▶ _EXERCISE GOAL_
Write out the passage on the foot sweep below word for word, from "The foot sweep" up to and including "resemble Judo throws.".

▶ _PASSAGE FOR REVIEW_
*** Begin section ***

The foot sweep (also footsweep) is a move in many different styles of martial arts. It is used to trip an opponent. Foot sweeps are commonly used in Tang Soo Do, karate, Muay Thai and jujutsu. In addition, many closer sweeps like the Trap Sweep and Two-Leg Sweep can resemble Judo throws.

Types

Drop sweep
Commonly thought of when someone hears “foot sweep,” the drop sweep involves spinning and sweeping one or two legs from a crouched position. This move is also known as the front sweep in martial arts circles.

Single-leg sweep 
When the opponent has one foot off the ground (usually in mid-kick) and the defender moves past this kick and sweeps out the standing leg.

Trap sweep 
A variant of the single-leg sweep, this involves catching the opponent's kick with one hand and sweeping the back leg. The advantage is closer proximity and less chance of failure, but it leaves the defender open to hand attacks to the head.

*** End section ***

▶ _DATA SECTION_
*** Begin section ***

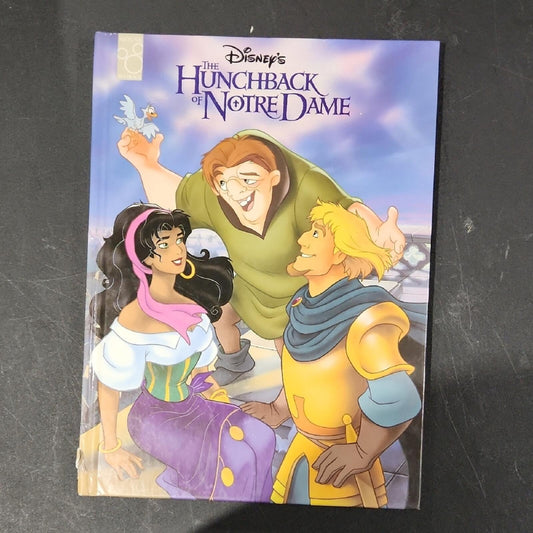 Disney's The Hunchback of Notre Dame Book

*** End section ***

▶ _SOLUTION TO THIS TASK_
The foot sweep (also footsweep) is a move in many different styles of martial arts. It is used to trip an opponent. Foot sweeps are commonly used in Tang Soo Do, karate, Muay Thai and jujutsu. In addition, many closer sweeps like the Trap Sweep and Two-Leg Sweep can resemble Judo throws.